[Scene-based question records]
┄┄┄┄┄┄┄┄┄┄

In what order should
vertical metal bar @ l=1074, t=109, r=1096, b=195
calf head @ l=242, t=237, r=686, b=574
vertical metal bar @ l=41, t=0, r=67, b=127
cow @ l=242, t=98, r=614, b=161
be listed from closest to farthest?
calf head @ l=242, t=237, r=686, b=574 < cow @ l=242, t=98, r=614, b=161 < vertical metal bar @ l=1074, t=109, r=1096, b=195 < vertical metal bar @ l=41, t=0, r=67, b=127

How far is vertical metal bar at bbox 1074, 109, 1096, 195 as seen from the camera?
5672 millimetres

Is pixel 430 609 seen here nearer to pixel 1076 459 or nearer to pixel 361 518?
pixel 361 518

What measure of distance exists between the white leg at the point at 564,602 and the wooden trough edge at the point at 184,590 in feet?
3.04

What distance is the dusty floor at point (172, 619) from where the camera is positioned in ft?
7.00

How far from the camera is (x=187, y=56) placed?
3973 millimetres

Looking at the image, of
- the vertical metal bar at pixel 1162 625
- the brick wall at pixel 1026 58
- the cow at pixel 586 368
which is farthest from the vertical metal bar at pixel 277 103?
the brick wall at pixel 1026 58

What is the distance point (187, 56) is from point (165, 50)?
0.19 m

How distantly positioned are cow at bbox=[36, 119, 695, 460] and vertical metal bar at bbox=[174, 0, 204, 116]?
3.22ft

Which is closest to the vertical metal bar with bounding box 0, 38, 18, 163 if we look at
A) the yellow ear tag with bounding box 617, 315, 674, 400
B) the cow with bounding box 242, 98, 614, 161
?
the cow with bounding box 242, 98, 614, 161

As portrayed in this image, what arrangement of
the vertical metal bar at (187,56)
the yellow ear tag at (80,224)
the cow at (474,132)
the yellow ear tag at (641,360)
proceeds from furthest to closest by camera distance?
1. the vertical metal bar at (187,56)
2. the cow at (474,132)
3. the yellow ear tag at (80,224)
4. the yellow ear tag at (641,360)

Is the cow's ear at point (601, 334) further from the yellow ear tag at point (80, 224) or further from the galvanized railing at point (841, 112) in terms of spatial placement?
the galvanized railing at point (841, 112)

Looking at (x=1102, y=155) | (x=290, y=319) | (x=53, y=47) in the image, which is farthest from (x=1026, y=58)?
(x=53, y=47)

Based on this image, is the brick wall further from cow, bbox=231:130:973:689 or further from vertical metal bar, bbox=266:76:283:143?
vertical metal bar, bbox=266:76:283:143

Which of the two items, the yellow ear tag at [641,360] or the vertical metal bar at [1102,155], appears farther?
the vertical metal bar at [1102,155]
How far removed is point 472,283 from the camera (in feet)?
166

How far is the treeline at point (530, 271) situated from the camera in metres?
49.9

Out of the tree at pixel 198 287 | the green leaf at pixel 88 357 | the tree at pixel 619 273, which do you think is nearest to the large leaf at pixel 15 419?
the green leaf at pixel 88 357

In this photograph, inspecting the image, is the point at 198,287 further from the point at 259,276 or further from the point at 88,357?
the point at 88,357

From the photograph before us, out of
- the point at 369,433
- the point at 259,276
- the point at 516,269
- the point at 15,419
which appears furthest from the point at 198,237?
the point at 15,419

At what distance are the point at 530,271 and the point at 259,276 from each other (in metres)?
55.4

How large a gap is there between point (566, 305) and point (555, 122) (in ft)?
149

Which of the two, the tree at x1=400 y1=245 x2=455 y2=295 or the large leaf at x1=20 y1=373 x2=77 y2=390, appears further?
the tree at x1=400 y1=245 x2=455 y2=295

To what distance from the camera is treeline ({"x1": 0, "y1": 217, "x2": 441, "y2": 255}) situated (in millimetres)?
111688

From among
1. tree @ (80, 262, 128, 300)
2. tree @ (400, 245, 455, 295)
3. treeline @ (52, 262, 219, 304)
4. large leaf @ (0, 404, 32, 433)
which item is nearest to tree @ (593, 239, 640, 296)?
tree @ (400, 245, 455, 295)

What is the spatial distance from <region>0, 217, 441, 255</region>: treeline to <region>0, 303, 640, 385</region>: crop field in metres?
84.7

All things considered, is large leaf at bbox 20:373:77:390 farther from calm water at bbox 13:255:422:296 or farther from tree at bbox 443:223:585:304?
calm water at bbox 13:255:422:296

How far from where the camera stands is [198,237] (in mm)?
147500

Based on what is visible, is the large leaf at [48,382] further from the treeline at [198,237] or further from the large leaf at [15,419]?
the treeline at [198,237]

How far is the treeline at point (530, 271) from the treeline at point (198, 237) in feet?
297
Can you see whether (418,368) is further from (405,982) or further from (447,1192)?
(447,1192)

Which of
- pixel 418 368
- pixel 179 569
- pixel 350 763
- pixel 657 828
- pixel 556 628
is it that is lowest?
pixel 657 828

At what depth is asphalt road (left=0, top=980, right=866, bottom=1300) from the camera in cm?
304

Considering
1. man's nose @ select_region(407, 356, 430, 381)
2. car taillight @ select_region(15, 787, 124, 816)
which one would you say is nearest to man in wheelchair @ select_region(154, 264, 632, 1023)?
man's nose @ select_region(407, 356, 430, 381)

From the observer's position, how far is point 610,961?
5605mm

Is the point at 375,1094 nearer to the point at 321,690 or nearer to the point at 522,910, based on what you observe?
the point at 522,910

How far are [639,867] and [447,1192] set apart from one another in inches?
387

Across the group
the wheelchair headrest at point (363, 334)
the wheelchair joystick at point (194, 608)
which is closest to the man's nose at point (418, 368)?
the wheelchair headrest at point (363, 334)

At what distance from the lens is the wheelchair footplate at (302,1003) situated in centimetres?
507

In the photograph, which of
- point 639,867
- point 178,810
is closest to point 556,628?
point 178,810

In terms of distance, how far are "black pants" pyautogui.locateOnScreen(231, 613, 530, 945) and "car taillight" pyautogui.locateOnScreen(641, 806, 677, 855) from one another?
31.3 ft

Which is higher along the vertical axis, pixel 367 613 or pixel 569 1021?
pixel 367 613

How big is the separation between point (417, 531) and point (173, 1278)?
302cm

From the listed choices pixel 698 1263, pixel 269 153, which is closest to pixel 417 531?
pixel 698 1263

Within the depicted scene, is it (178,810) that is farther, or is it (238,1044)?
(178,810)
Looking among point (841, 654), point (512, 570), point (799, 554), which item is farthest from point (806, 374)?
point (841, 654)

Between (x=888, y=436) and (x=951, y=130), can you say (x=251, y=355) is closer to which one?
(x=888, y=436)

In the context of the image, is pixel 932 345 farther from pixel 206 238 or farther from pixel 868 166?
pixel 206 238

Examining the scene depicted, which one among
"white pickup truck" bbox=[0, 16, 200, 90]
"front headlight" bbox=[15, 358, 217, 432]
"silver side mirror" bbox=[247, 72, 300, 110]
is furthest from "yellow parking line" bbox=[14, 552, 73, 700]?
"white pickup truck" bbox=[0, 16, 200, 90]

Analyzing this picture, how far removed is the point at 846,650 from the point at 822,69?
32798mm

┄┄┄┄┄┄┄┄┄┄

| YOUR INSTRUCTIONS |
Extract every item above, reproducing each of its lines unchanged.

| FULL SOLUTION |
In what order should
vertical metal bar @ l=1074, t=109, r=1096, b=195
calf head @ l=242, t=237, r=686, b=574
vertical metal bar @ l=41, t=0, r=67, b=127
cow @ l=242, t=98, r=614, b=161
be listed from closest to farthest?
calf head @ l=242, t=237, r=686, b=574 < cow @ l=242, t=98, r=614, b=161 < vertical metal bar @ l=1074, t=109, r=1096, b=195 < vertical metal bar @ l=41, t=0, r=67, b=127

How far is vertical metal bar at bbox 1074, 109, 1096, 195 as seen from the camera?
5672 millimetres

Is pixel 430 609 seen here nearer to pixel 1076 459 or nearer to pixel 361 518?
pixel 361 518

What measure of distance exists between the white leg at the point at 564,602 and the wooden trough edge at the point at 184,590 in feet?
3.04

What distance is the dusty floor at point (172, 619) from where the camera is positioned in ft?
7.00

How far from the camera is (x=187, y=56) placed?
3973 millimetres

Looking at the image, of
- the vertical metal bar at pixel 1162 625
- the brick wall at pixel 1026 58
- the cow at pixel 586 368
which is farthest from the vertical metal bar at pixel 277 103?
the brick wall at pixel 1026 58

What is the distance point (187, 56) is from point (165, 50)?
0.19 m

How distantly positioned are cow at bbox=[36, 119, 695, 460] and vertical metal bar at bbox=[174, 0, 204, 116]?
3.22ft

Which is closest to the vertical metal bar with bounding box 0, 38, 18, 163 if we look at
A) the yellow ear tag with bounding box 617, 315, 674, 400
B) the cow with bounding box 242, 98, 614, 161
?
the cow with bounding box 242, 98, 614, 161

As portrayed in this image, what arrangement of
the vertical metal bar at (187,56)
the yellow ear tag at (80,224)
the cow at (474,132)
the yellow ear tag at (641,360)
proceeds from furthest to closest by camera distance?
1. the vertical metal bar at (187,56)
2. the cow at (474,132)
3. the yellow ear tag at (80,224)
4. the yellow ear tag at (641,360)

Is the cow's ear at point (601, 334) further from the yellow ear tag at point (80, 224) or further from the galvanized railing at point (841, 112) in terms of spatial placement?
the galvanized railing at point (841, 112)

Looking at (x=1102, y=155) | (x=290, y=319) | (x=53, y=47) in the image, which is farthest from (x=1026, y=58)?
(x=53, y=47)

Based on this image, is the brick wall further from cow, bbox=231:130:973:689 or further from vertical metal bar, bbox=266:76:283:143?
vertical metal bar, bbox=266:76:283:143

Which of the two items, the yellow ear tag at [641,360] or the vertical metal bar at [1102,155], appears farther?
the vertical metal bar at [1102,155]
How far removed is point 472,283 from the camera (in feet)?
166

How far is the treeline at point (530, 271) situated from the camera in metres?
49.9

Out of the tree at pixel 198 287 | the green leaf at pixel 88 357 | the tree at pixel 619 273, which do you think is nearest to the large leaf at pixel 15 419?
the green leaf at pixel 88 357

In this photograph, inspecting the image, is the point at 198,287 further from the point at 259,276 or further from the point at 88,357?
the point at 88,357

From the photograph before us, out of
- the point at 369,433
- the point at 259,276
- the point at 516,269
- the point at 15,419
which appears furthest from the point at 198,237?
the point at 15,419

At what distance are the point at 530,271 and the point at 259,276 from each other (in metres)?
55.4

How large a gap is there between point (566, 305) and point (555, 122) (in ft)?
149

Which of the two, the tree at x1=400 y1=245 x2=455 y2=295 or the large leaf at x1=20 y1=373 x2=77 y2=390, appears further?
the tree at x1=400 y1=245 x2=455 y2=295

To what distance from the camera is treeline ({"x1": 0, "y1": 217, "x2": 441, "y2": 255}) situated (in millimetres)?
111688

From among
1. tree @ (80, 262, 128, 300)
2. tree @ (400, 245, 455, 295)
3. treeline @ (52, 262, 219, 304)
4. large leaf @ (0, 404, 32, 433)
which item is nearest to tree @ (593, 239, 640, 296)?
tree @ (400, 245, 455, 295)

What is the spatial distance from <region>0, 217, 441, 255</region>: treeline to <region>0, 303, 640, 385</region>: crop field in metres?
84.7

All things considered, is large leaf at bbox 20:373:77:390 farther from calm water at bbox 13:255:422:296 or farther from tree at bbox 443:223:585:304?
calm water at bbox 13:255:422:296

How far from where the camera stands is [198,237] (in mm)?
147500

Based on what is visible, is the large leaf at [48,382] further from the treeline at [198,237] or further from the large leaf at [15,419]?
the treeline at [198,237]

How far is the treeline at point (530, 271) from the treeline at point (198, 237) in feet?
297
Can you see whether (418,368) is further from (405,982) or further from (447,1192)?
(447,1192)

Which of
- pixel 418 368
- pixel 179 569
- pixel 350 763
- pixel 657 828
- pixel 556 628
is it that is lowest?
pixel 657 828

At what depth is asphalt road (left=0, top=980, right=866, bottom=1300) from the camera in cm?
304

Considering
1. man's nose @ select_region(407, 356, 430, 381)
2. car taillight @ select_region(15, 787, 124, 816)
which one would you say is nearest to man in wheelchair @ select_region(154, 264, 632, 1023)?
man's nose @ select_region(407, 356, 430, 381)

From the observer's position, how far is point 610,961?
5605mm

Is the point at 375,1094 nearer to the point at 321,690 or nearer to the point at 522,910, based on what you observe?
the point at 522,910

How far are [639,867] and [447,1192] set apart from one another in inches?
387

Across the group
the wheelchair headrest at point (363, 334)
the wheelchair joystick at point (194, 608)
which is closest to the man's nose at point (418, 368)?
the wheelchair headrest at point (363, 334)

At what distance from the lens is the wheelchair footplate at (302,1003) situated in centimetres?
507

In the photograph, which of
- point 639,867
- point 178,810
is closest to point 556,628?
point 178,810

In terms of distance, how far are "black pants" pyautogui.locateOnScreen(231, 613, 530, 945) and "car taillight" pyautogui.locateOnScreen(641, 806, 677, 855) from one another?
31.3 ft

Which is higher along the vertical axis, pixel 367 613 or pixel 569 1021?
pixel 367 613

How big is the separation between point (417, 531) and point (173, 1278)?
302cm

From the listed choices pixel 698 1263, pixel 269 153, which is closest to pixel 417 531?
pixel 698 1263

Within the depicted scene, is it (178,810) that is farther, or is it (238,1044)?
(178,810)
Looking among point (841, 654), point (512, 570), point (799, 554), which item is farthest from point (806, 374)?
point (841, 654)

Between (x=888, y=436) and (x=951, y=130), can you say (x=251, y=355) is closer to which one?
(x=888, y=436)

In the context of the image, is pixel 932 345 farther from pixel 206 238 or farther from pixel 868 166?
pixel 206 238

Examining the scene depicted, which one among
"white pickup truck" bbox=[0, 16, 200, 90]
"front headlight" bbox=[15, 358, 217, 432]
"silver side mirror" bbox=[247, 72, 300, 110]
is furthest from "yellow parking line" bbox=[14, 552, 73, 700]?
"white pickup truck" bbox=[0, 16, 200, 90]

Analyzing this picture, how far removed is the point at 846,650 from the point at 822,69?
32798mm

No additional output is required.